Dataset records
## START

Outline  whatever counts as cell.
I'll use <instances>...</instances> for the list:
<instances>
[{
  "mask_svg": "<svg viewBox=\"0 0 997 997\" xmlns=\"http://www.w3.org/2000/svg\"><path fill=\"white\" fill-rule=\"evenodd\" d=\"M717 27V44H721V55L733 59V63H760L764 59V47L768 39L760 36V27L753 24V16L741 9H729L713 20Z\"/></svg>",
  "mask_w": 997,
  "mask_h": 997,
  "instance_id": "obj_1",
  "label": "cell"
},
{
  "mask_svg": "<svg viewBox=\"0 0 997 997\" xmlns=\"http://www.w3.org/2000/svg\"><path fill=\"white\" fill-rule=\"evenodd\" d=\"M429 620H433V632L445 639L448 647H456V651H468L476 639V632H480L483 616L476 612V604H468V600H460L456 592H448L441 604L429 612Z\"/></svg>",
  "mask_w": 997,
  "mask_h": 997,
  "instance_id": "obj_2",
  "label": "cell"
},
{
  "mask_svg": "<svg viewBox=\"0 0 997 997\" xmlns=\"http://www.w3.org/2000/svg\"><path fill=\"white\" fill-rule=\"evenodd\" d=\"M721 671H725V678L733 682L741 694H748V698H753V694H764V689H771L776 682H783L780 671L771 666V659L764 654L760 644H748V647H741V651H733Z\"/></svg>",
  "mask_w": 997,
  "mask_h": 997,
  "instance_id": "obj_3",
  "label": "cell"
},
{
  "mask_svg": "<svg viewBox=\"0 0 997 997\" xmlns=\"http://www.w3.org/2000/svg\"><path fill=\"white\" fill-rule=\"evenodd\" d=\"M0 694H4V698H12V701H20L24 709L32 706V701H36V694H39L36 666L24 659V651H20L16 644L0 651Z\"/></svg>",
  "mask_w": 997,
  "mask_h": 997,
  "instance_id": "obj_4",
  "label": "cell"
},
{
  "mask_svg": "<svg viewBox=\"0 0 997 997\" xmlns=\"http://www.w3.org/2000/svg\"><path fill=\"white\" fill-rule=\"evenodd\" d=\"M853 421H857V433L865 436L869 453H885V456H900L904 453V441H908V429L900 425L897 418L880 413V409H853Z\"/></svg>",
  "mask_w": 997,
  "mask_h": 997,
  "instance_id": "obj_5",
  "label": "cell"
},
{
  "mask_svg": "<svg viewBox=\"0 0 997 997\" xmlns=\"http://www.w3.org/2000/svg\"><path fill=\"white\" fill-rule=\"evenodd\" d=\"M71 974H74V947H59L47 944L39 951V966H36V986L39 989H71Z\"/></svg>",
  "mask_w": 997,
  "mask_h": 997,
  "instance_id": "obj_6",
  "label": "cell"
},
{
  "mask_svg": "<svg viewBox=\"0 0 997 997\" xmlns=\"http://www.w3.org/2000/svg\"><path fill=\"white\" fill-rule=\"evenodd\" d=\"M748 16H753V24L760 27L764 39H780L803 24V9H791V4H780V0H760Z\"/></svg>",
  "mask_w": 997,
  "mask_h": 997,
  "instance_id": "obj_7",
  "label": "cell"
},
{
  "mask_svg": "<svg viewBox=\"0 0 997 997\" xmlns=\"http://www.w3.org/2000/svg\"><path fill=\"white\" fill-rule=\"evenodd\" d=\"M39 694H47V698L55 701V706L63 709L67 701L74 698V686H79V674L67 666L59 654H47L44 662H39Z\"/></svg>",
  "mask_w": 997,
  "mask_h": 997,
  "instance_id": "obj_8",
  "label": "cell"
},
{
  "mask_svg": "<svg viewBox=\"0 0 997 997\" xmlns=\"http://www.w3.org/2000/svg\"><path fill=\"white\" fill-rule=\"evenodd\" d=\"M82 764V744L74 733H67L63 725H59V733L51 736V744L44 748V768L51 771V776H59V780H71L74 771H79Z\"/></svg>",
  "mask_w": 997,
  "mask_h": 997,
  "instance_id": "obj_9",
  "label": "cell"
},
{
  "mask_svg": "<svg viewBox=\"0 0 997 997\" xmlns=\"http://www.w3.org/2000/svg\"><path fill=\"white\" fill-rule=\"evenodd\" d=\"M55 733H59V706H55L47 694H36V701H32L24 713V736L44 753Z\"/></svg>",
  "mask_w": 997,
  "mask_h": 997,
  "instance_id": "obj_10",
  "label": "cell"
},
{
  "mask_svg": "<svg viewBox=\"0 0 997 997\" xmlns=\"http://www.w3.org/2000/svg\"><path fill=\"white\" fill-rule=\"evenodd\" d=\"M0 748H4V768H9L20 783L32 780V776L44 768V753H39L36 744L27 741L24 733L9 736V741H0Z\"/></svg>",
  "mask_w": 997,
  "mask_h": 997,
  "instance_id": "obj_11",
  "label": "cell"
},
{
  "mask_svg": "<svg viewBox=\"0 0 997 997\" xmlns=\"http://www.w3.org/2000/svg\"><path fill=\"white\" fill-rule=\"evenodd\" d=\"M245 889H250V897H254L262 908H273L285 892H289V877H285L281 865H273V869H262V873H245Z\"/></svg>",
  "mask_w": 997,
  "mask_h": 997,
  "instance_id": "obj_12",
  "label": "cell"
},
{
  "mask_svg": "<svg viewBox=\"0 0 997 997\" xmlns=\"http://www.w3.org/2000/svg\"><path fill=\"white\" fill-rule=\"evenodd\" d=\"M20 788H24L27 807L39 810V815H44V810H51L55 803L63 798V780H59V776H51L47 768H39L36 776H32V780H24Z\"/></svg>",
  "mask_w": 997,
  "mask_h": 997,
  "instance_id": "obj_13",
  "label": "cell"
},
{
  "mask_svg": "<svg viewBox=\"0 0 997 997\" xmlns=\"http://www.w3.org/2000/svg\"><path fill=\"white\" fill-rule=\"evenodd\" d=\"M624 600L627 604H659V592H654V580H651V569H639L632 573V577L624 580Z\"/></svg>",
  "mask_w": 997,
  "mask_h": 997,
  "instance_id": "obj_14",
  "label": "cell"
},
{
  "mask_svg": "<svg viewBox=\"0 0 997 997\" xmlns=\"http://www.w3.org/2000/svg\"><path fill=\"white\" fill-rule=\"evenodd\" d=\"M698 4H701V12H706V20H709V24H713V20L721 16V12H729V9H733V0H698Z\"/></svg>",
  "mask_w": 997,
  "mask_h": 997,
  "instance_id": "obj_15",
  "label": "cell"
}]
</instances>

## END

| Task objective |
Copy every item above word for word, without changing anything.

| Finished task |
Outline  whatever counts as cell.
I'll use <instances>...</instances> for the list:
<instances>
[{
  "mask_svg": "<svg viewBox=\"0 0 997 997\" xmlns=\"http://www.w3.org/2000/svg\"><path fill=\"white\" fill-rule=\"evenodd\" d=\"M717 27V44H721V55L733 59V63H760L764 59V47L768 39L760 36V27L753 24V16L741 9H729L713 20Z\"/></svg>",
  "mask_w": 997,
  "mask_h": 997,
  "instance_id": "obj_1",
  "label": "cell"
},
{
  "mask_svg": "<svg viewBox=\"0 0 997 997\" xmlns=\"http://www.w3.org/2000/svg\"><path fill=\"white\" fill-rule=\"evenodd\" d=\"M429 620H433V632L445 639L448 647H456V651H468L476 639V632H480L483 616L476 612V604H468V600H460L456 592H448L441 604L429 612Z\"/></svg>",
  "mask_w": 997,
  "mask_h": 997,
  "instance_id": "obj_2",
  "label": "cell"
},
{
  "mask_svg": "<svg viewBox=\"0 0 997 997\" xmlns=\"http://www.w3.org/2000/svg\"><path fill=\"white\" fill-rule=\"evenodd\" d=\"M721 671H725V678L733 682L741 694H748V698H753V694H764V689H771L776 682H783L780 671L771 666V659L764 654L760 644H748V647H741V651H733Z\"/></svg>",
  "mask_w": 997,
  "mask_h": 997,
  "instance_id": "obj_3",
  "label": "cell"
},
{
  "mask_svg": "<svg viewBox=\"0 0 997 997\" xmlns=\"http://www.w3.org/2000/svg\"><path fill=\"white\" fill-rule=\"evenodd\" d=\"M0 694H4V698H12V701H20L24 709L32 706V701H36V694H39L36 666L24 659V651H20L16 644L0 651Z\"/></svg>",
  "mask_w": 997,
  "mask_h": 997,
  "instance_id": "obj_4",
  "label": "cell"
},
{
  "mask_svg": "<svg viewBox=\"0 0 997 997\" xmlns=\"http://www.w3.org/2000/svg\"><path fill=\"white\" fill-rule=\"evenodd\" d=\"M853 421H857V433L865 436L869 453H885V456H900L904 453V441H908V429L900 425L897 418L880 413V409H853Z\"/></svg>",
  "mask_w": 997,
  "mask_h": 997,
  "instance_id": "obj_5",
  "label": "cell"
},
{
  "mask_svg": "<svg viewBox=\"0 0 997 997\" xmlns=\"http://www.w3.org/2000/svg\"><path fill=\"white\" fill-rule=\"evenodd\" d=\"M71 974H74V947H59L47 944L39 951V966H36V986L39 989H71Z\"/></svg>",
  "mask_w": 997,
  "mask_h": 997,
  "instance_id": "obj_6",
  "label": "cell"
},
{
  "mask_svg": "<svg viewBox=\"0 0 997 997\" xmlns=\"http://www.w3.org/2000/svg\"><path fill=\"white\" fill-rule=\"evenodd\" d=\"M748 16H753V24L760 27L764 39H780L803 24V9H791V4H780V0H760Z\"/></svg>",
  "mask_w": 997,
  "mask_h": 997,
  "instance_id": "obj_7",
  "label": "cell"
},
{
  "mask_svg": "<svg viewBox=\"0 0 997 997\" xmlns=\"http://www.w3.org/2000/svg\"><path fill=\"white\" fill-rule=\"evenodd\" d=\"M39 694H47V698L55 701V706L63 709L67 701L74 698V686H79V674L67 666L59 654H47L44 662H39Z\"/></svg>",
  "mask_w": 997,
  "mask_h": 997,
  "instance_id": "obj_8",
  "label": "cell"
},
{
  "mask_svg": "<svg viewBox=\"0 0 997 997\" xmlns=\"http://www.w3.org/2000/svg\"><path fill=\"white\" fill-rule=\"evenodd\" d=\"M82 764V744L74 733H67L63 725H59V733L51 736V744L44 748V768L51 771V776H59V780H71L74 771H79Z\"/></svg>",
  "mask_w": 997,
  "mask_h": 997,
  "instance_id": "obj_9",
  "label": "cell"
},
{
  "mask_svg": "<svg viewBox=\"0 0 997 997\" xmlns=\"http://www.w3.org/2000/svg\"><path fill=\"white\" fill-rule=\"evenodd\" d=\"M55 733H59V706H55L47 694H36V701H32L24 713V736L44 753Z\"/></svg>",
  "mask_w": 997,
  "mask_h": 997,
  "instance_id": "obj_10",
  "label": "cell"
},
{
  "mask_svg": "<svg viewBox=\"0 0 997 997\" xmlns=\"http://www.w3.org/2000/svg\"><path fill=\"white\" fill-rule=\"evenodd\" d=\"M0 748H4V768H9L20 783L32 780V776L44 768V753H39L36 744L27 741L24 733L9 736V741H0Z\"/></svg>",
  "mask_w": 997,
  "mask_h": 997,
  "instance_id": "obj_11",
  "label": "cell"
},
{
  "mask_svg": "<svg viewBox=\"0 0 997 997\" xmlns=\"http://www.w3.org/2000/svg\"><path fill=\"white\" fill-rule=\"evenodd\" d=\"M245 889H250V897H254L262 908H273L285 892H289V877H285L281 865H273V869H262V873H245Z\"/></svg>",
  "mask_w": 997,
  "mask_h": 997,
  "instance_id": "obj_12",
  "label": "cell"
},
{
  "mask_svg": "<svg viewBox=\"0 0 997 997\" xmlns=\"http://www.w3.org/2000/svg\"><path fill=\"white\" fill-rule=\"evenodd\" d=\"M20 788H24L27 807L39 810V815H44V810H51L55 803L63 798V780H59V776H51L47 768H39L36 776H32V780H24Z\"/></svg>",
  "mask_w": 997,
  "mask_h": 997,
  "instance_id": "obj_13",
  "label": "cell"
},
{
  "mask_svg": "<svg viewBox=\"0 0 997 997\" xmlns=\"http://www.w3.org/2000/svg\"><path fill=\"white\" fill-rule=\"evenodd\" d=\"M624 600L627 604H659V592H654V580H651V569H639L632 573V577L624 580Z\"/></svg>",
  "mask_w": 997,
  "mask_h": 997,
  "instance_id": "obj_14",
  "label": "cell"
},
{
  "mask_svg": "<svg viewBox=\"0 0 997 997\" xmlns=\"http://www.w3.org/2000/svg\"><path fill=\"white\" fill-rule=\"evenodd\" d=\"M698 4H701V12H706V20H709V24H713V20L721 16V12H729V9H733V0H698Z\"/></svg>",
  "mask_w": 997,
  "mask_h": 997,
  "instance_id": "obj_15",
  "label": "cell"
}]
</instances>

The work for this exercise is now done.